[Opening AVAILABLE DATA section]
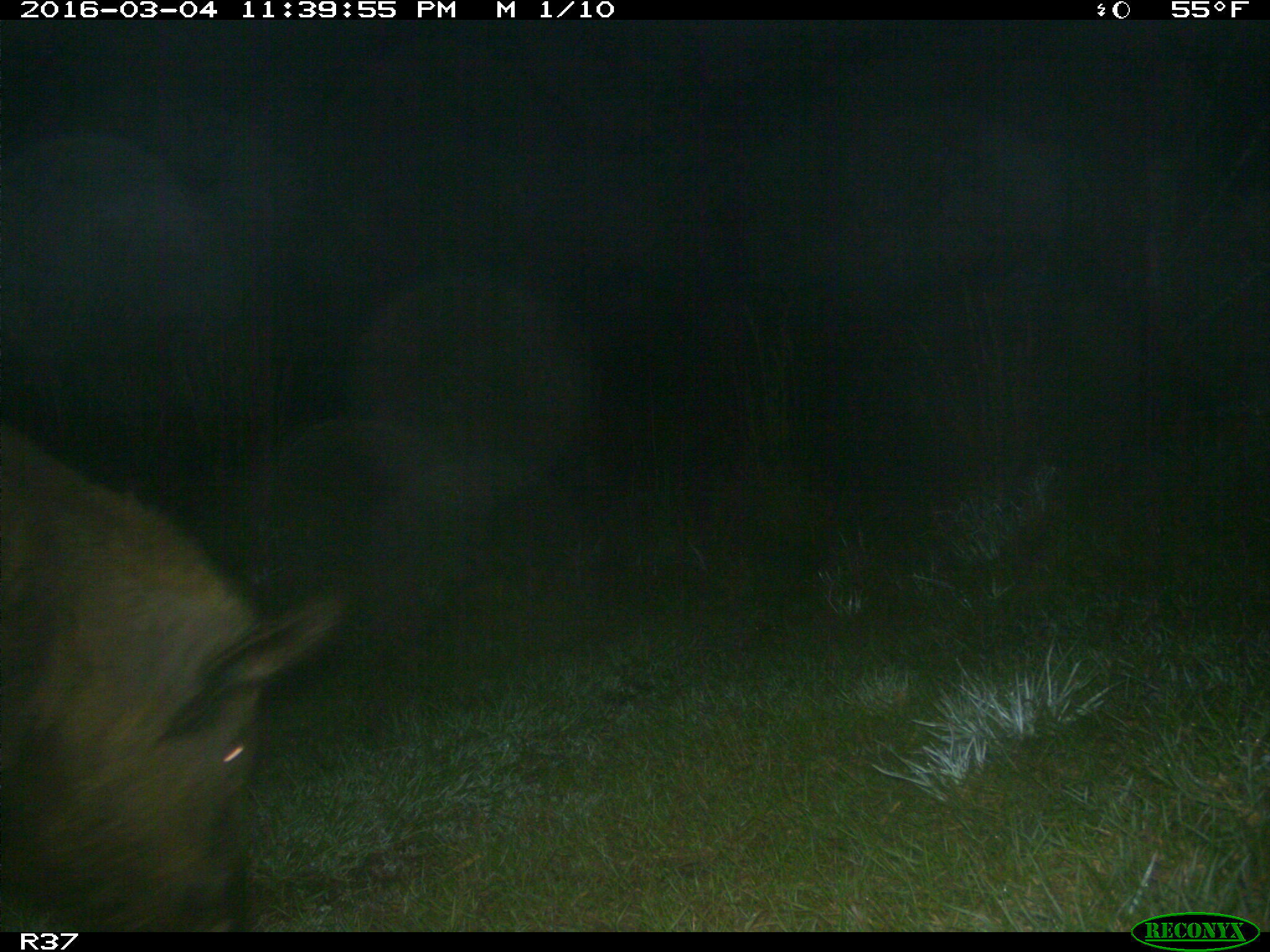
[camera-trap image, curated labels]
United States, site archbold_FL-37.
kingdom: Animalia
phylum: Chordata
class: Mammalia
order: Artiodactyla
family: Suidae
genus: Sus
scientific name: Sus scrofa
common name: wild boar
Sus scrofa (wild boar).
[Closing AVAILABLE DATA section]
What you give back should be exactly the lines from the one with "kingdom: Animalia" through the final line of the listing, and no others.

WRITTEN ANSWER »
kingdom: Animalia
phylum: Chordata
class: Mammalia
order: Artiodactyla
family: Suidae
genus: Sus
scientific name: Sus scrofa
common name: wild boar
Sus scrofa (wild boar).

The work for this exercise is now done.